Modified: stable/8/sys/cddl/contrib/opensolaris/uts/common/fs/zfs/spa.c
==============================================================================
--- stable/8/sys/cddl/contrib/opensolaris/uts/common/fs/zfs/spa.c	Wed Sep 15 16:10:38 2010	(r212670)
+++ stable/8/sys/cddl/contrib/opensolaris/uts/common/fs/zfs/spa.c	Wed Sep 15 16:14:38 2010	(r212671)
@@ -74,35 +74,38 @@ enum zti_modes {
 	zti_mode_fixed,			/* value is # of threads (min 1) */
 	zti_mode_online_percent,	/* value is % of online CPUs */
 	zti_mode_tune,			/* fill from zio_taskq_tune_* */
+	zti_mode_null,			/* don't create a taskq */
 	zti_nmodes
 };
 
-#define	ZTI_THREAD_FIX(n)	{ zti_mode_fixed, (n) }
-#define	ZTI_THREAD_PCT(n)	{ zti_mode_online_percent, (n) }
-#define	ZTI_THREAD_TUNE		{ zti_mode_tune, 0 }
+#define	ZTI_FIX(n)	{ zti_mode_fixed, (n) }
+#define	ZTI_PCT(n)	{ zti_mode_online_percent, (n) }
+#define	ZTI_TUNE	{ zti_mode_tune, 0 }
+#define	ZTI_NULL	{ zti_mode_null, 0 }
 
-#define	ZTI_THREAD_ONE		ZTI_THREAD_FIX(1)

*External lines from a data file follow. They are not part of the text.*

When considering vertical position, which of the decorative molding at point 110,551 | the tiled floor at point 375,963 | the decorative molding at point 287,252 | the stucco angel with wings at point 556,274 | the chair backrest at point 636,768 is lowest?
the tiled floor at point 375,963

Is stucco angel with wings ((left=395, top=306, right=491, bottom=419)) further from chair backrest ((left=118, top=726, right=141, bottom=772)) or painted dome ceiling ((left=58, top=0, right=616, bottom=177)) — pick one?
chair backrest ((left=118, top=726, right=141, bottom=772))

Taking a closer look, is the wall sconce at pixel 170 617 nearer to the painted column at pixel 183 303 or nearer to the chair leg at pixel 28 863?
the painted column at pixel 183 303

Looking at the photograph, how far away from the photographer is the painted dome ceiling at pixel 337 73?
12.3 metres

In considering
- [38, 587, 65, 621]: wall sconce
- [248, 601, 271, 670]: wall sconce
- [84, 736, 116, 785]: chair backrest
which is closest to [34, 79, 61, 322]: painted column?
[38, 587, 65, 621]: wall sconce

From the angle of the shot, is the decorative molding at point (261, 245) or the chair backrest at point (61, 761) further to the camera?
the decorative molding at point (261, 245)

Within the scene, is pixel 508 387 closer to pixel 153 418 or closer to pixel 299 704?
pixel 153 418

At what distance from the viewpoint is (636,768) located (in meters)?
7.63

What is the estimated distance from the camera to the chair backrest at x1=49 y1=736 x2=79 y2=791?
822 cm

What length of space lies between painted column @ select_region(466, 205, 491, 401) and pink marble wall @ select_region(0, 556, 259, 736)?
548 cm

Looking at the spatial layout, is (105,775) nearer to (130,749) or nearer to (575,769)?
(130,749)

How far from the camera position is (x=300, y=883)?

+#define	ZTI_ONE		ZTI_FIX(1)
 
 typedef struct zio_taskq_info {
-	const char *zti_name;
-	struct {
-		enum zti_modes zti_mode;
-		uint_t zti_value;
-	} zti_nthreads[ZIO_TASKQ_TYPES];
+	enum zti_modes zti_mode;
+	uint_t zti_value;
 } zio_taskq_info_t;
 
 static const char *const zio_taskq_types[ZIO_TASKQ_TYPES] = {
-				"issue",		"intr"
+		"issue", "issue_high", "intr", "intr_high"
 };
 
-const zio_taskq_info_t zio_taskqs[ZIO_TYPES] = {
-	/*			ISSUE			INTR		*/
-	{ "spa_zio_null",	{ ZTI_THREAD_ONE,	ZTI_THREAD_ONE } },
-	{ "spa_zio_read",	{ ZTI_THREAD_FIX(8),	ZTI_THREAD_TUNE } },
-	{ "spa_zio_write",	{ ZTI_THREAD_TUNE,	ZTI_THREAD_FIX(8) } },
-	{ "spa_zio_free",	{ ZTI_THREAD_ONE,	ZTI_THREAD_ONE } },
-	{ "spa_zio_claim",	{ ZTI_THREAD_ONE,	ZTI_THREAD_ONE } },
-	{ "spa_zio_ioctl",	{ ZTI_THREAD_ONE,	ZTI_THREAD_ONE } },
+/*
+ * Define the taskq threads for the following I/O types:
+ * 	NULL, READ, WRITE, FREE, CLAIM, and IOCTL
+ */
+const zio_taskq_info_t zio_taskqs[ZIO_TYPES][ZIO_TASKQ_TYPES] = {
+	/* ISSUE	ISSUE_HIGH	INTR		INTR_HIGH */
+	{ ZTI_ONE,	ZTI_NULL,	ZTI_ONE,	ZTI_NULL },
+	{ ZTI_FIX(8),	ZTI_NULL,	ZTI_TUNE,	ZTI_NULL },
+	{ ZTI_TUNE,	ZTI_FIX(5),	ZTI_FIX(8),	ZTI_FIX(5) },
+	{ ZTI_ONE,	ZTI_NULL,	ZTI_ONE,	ZTI_NULL },
+	{ ZTI_ONE,	ZTI_NULL,	ZTI_ONE,	ZTI_NULL },
+	{ ZTI_ONE,	ZTI_NULL,	ZTI_ONE,	ZTI_NULL },
 };
 
 enum zti_modes zio_taskq_tune_mode = zti_mode_online_percent;
@@ -581,14 +584,14 @@ spa_activate(spa_t *spa, int mode)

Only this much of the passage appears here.